Die Walter-Scheel-Medaille wird seit 2014 vergeben und ehrt die europäische Genusskultur. Am 17. Dezember wurde die Medaille zum 22. Mal vergeben – erstmals nach Hamburg! Die Trattoria der Familie Cuneo wurde nicht nur als „außergewöhnlich traditionsreiche gastronomische Institution im 120. Jahr ihres Bestehens“ ausgezeichnet, sondern auch als Ort des kulturellen Austauschs. Die Vergabe der Medaille wurde daher auf ein bestimmtes Datum gelegt: Am 20. Dezember jährt sich das deutsch-italienische Anwerbeabkommen zum 70. Mal. Das Abkommen zwischen der Bundesrepublik Deutschland und Italien galt zunächst als arbeitsmarktpolitisches Instrument, doch durch die Migrationsbewegungen wurde Deutschland nachhaltig geprägt. „Mit den ersten Pizzerien und Eisdielen begann in den 1950er-Jahren die kulinarische Öffnung Deutschlands zur Welt“, heißt es.
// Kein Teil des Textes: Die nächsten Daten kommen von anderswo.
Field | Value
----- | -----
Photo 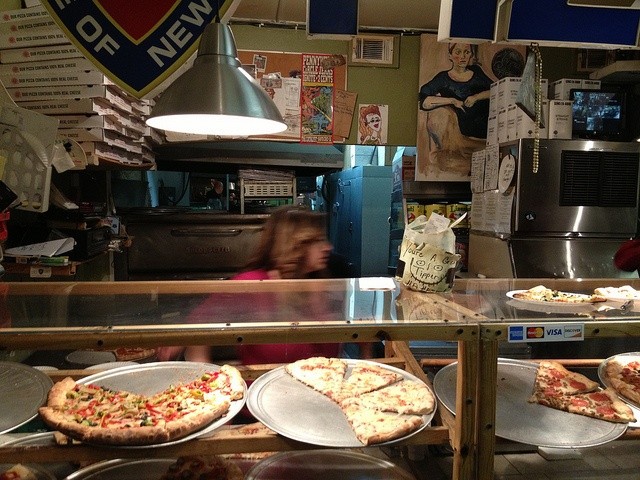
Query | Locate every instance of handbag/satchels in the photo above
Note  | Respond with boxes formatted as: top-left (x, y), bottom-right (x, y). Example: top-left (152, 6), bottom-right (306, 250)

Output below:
top-left (396, 199), bottom-right (467, 292)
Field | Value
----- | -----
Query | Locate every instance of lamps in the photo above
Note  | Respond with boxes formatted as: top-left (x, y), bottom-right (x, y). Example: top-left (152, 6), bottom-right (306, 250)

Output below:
top-left (144, 21), bottom-right (289, 139)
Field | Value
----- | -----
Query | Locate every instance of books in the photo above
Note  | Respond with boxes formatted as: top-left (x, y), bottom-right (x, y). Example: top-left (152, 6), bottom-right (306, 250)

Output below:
top-left (15, 255), bottom-right (70, 267)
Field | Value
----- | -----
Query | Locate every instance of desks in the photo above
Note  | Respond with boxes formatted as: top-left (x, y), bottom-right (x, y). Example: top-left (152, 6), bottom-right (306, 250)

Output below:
top-left (4, 236), bottom-right (136, 281)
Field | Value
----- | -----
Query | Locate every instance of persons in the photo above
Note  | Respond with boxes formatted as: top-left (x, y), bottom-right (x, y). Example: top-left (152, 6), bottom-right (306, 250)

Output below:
top-left (205, 180), bottom-right (225, 204)
top-left (361, 102), bottom-right (391, 148)
top-left (181, 204), bottom-right (346, 366)
top-left (614, 235), bottom-right (640, 278)
top-left (420, 36), bottom-right (501, 139)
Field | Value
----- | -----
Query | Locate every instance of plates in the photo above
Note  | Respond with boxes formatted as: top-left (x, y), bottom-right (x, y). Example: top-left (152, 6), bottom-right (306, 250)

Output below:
top-left (505, 288), bottom-right (592, 305)
top-left (506, 300), bottom-right (598, 314)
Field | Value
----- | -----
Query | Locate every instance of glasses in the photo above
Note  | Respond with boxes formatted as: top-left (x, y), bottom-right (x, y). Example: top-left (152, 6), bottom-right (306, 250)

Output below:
top-left (367, 119), bottom-right (380, 124)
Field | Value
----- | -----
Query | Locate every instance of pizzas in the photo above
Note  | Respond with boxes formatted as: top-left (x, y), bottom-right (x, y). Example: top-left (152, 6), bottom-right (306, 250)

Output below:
top-left (604, 361), bottom-right (640, 407)
top-left (512, 284), bottom-right (608, 308)
top-left (281, 354), bottom-right (438, 448)
top-left (527, 358), bottom-right (637, 425)
top-left (34, 361), bottom-right (247, 451)
top-left (0, 460), bottom-right (44, 480)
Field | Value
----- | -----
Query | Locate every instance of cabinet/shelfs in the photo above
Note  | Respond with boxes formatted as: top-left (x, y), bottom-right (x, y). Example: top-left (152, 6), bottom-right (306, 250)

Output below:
top-left (410, 277), bottom-right (640, 480)
top-left (327, 165), bottom-right (394, 277)
top-left (0, 276), bottom-right (481, 479)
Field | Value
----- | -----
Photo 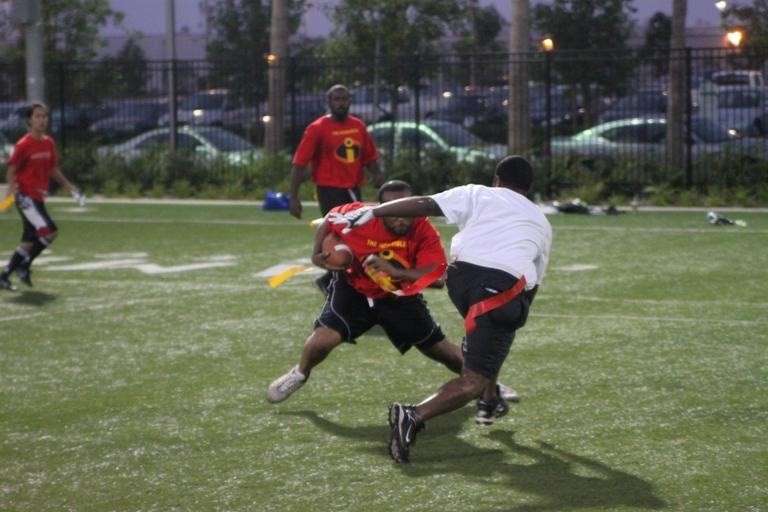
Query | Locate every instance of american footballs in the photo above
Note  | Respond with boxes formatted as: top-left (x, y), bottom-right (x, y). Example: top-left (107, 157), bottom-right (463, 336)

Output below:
top-left (321, 231), bottom-right (353, 268)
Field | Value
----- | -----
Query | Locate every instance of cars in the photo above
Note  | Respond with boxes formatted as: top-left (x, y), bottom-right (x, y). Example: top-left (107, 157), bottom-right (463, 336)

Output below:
top-left (541, 116), bottom-right (768, 184)
top-left (0, 96), bottom-right (99, 133)
top-left (363, 120), bottom-right (508, 184)
top-left (94, 125), bottom-right (262, 175)
top-left (1, 141), bottom-right (76, 188)
top-left (89, 91), bottom-right (252, 129)
top-left (326, 82), bottom-right (394, 123)
top-left (257, 93), bottom-right (323, 130)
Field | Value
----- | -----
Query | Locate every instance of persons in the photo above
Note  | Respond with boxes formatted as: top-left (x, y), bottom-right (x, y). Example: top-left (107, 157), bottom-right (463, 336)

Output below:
top-left (326, 155), bottom-right (553, 465)
top-left (289, 84), bottom-right (387, 304)
top-left (0, 102), bottom-right (85, 291)
top-left (262, 178), bottom-right (520, 404)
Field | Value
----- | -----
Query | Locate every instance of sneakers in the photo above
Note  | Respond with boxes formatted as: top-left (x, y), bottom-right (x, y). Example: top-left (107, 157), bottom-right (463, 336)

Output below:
top-left (474, 382), bottom-right (519, 427)
top-left (387, 401), bottom-right (426, 464)
top-left (267, 363), bottom-right (311, 404)
top-left (0, 267), bottom-right (33, 291)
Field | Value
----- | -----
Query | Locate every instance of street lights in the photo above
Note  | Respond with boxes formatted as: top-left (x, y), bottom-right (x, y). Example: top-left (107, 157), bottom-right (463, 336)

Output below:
top-left (541, 38), bottom-right (556, 200)
top-left (724, 28), bottom-right (746, 68)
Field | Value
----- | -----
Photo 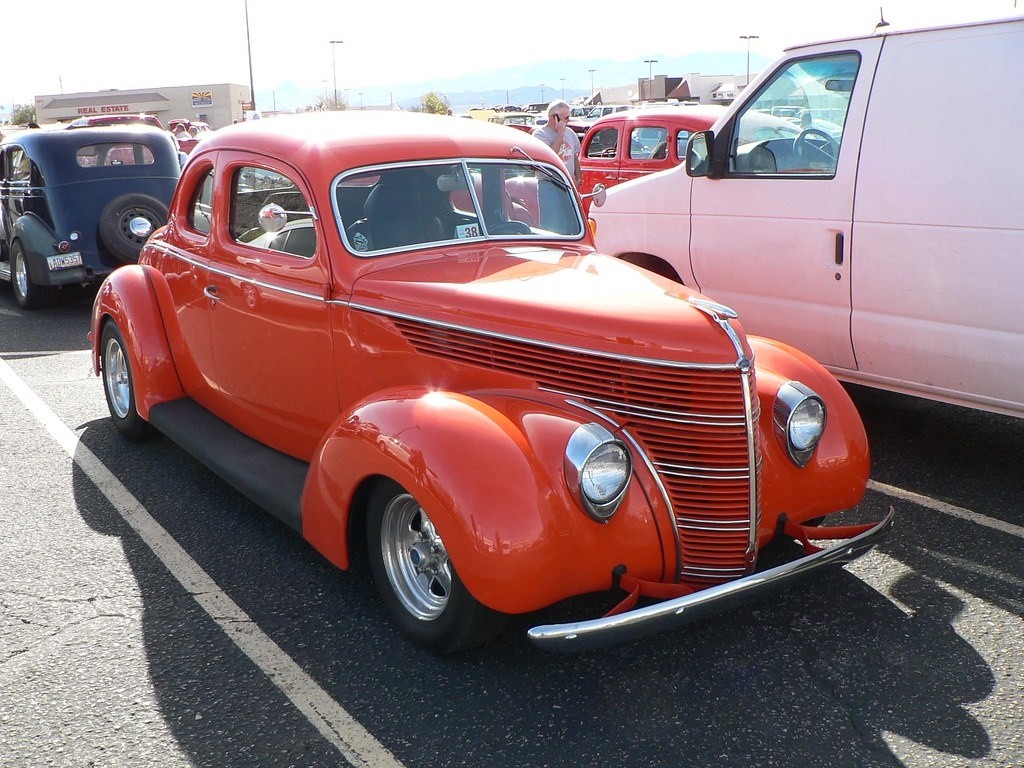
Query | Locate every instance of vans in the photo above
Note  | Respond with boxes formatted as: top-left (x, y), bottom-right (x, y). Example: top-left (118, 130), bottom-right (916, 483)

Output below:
top-left (578, 111), bottom-right (805, 215)
top-left (587, 10), bottom-right (1024, 423)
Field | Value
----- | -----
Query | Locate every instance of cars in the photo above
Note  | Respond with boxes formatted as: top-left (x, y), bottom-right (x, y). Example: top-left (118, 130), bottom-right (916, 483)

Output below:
top-left (1, 115), bottom-right (215, 309)
top-left (471, 98), bottom-right (699, 157)
top-left (87, 110), bottom-right (897, 646)
top-left (759, 106), bottom-right (843, 143)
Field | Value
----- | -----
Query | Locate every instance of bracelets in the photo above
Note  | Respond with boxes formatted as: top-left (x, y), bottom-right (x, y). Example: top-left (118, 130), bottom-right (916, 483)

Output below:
top-left (577, 179), bottom-right (582, 185)
top-left (575, 174), bottom-right (581, 177)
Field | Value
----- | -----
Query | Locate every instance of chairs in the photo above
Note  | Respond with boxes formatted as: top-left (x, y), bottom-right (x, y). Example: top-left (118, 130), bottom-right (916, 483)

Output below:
top-left (237, 170), bottom-right (447, 257)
Alltägliche, unprätentiöse Form europäischer Verständigung
Das Cuneo ist noch älter. Seit 120 Jahren gehört das Lokal fest zu St. Pauli und wird inzwischen von Franco und Franca Cuneo in dritter und vierter Generation geführt. Dr. Christoph Wirtz, Vorsitzender des Trägerkreises der Walter-Scheel-Medaille: „Über 120 Jahre hinweg ist es der Familie Cuneo gelungen, eine kulturelle Identität zu wahren, die von der Kraft des Einfachen, der Authentizität und der Offenheit lebt – italienische Gastronomie ohne Folklore und Verfremdung. Das Cuneo steht für die lebendige Kontinuität einer alltäglichen, unprätentiösen Form europäischer Verständigung.“
Namensgeber und ehemaliger Bundespräsident Walter Scheel war „Zeit seines Lebens von der kulturellen Bedeutung des Kulinarischen überzeugt, als Staatsmann und Politiker nutzte er dessen verbindende Kraft“, heißt es auf der Webseite. Bekannte Preisträger sind unter anderem die Spitzenköche Eckart Witzigmann, Ferran Adrià und Alain Ducasse, die Austernzüchter-Familie Gillardeau und der Gründer der Slow-Food-Bewegung Carlo Petrini.